#### Problem
Quote exactly, and only, the lines of the material below from the line with "New Arrive Kids Boy Swimming One Piece Suit" through the line with "Nutram Total Grain".

#### Available data

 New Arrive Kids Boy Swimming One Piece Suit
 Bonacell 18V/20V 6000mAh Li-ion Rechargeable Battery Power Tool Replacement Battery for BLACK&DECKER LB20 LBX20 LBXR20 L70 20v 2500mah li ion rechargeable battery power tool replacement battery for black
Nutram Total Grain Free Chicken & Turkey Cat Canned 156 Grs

--

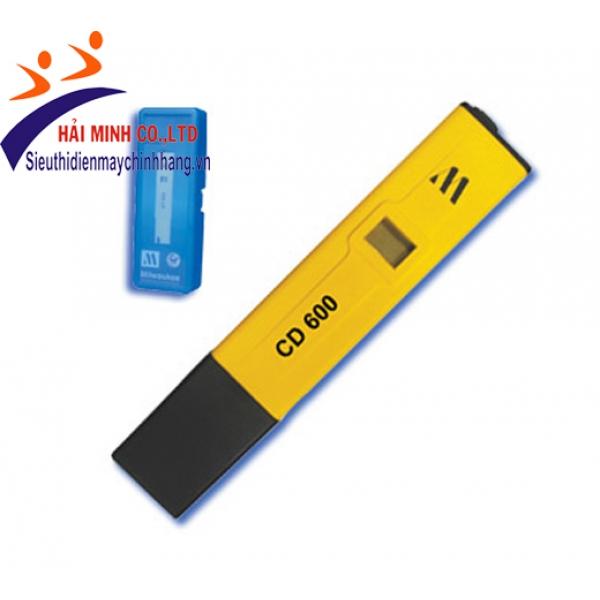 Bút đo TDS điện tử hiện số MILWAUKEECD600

#### Task response
 New Arrive Kids Boy Swimming One Piece Suit
 Bonacell 18V/20V 6000mAh Li-ion Rechargeable Battery Power Tool Replacement Battery for BLACK&DECKER LB20 LBX20 LBXR20 L70 20v 2500mah li ion rechargeable battery power tool replacement battery for black
Nutram Total Grain Free Chicken & Turkey Cat Canned 156 Grs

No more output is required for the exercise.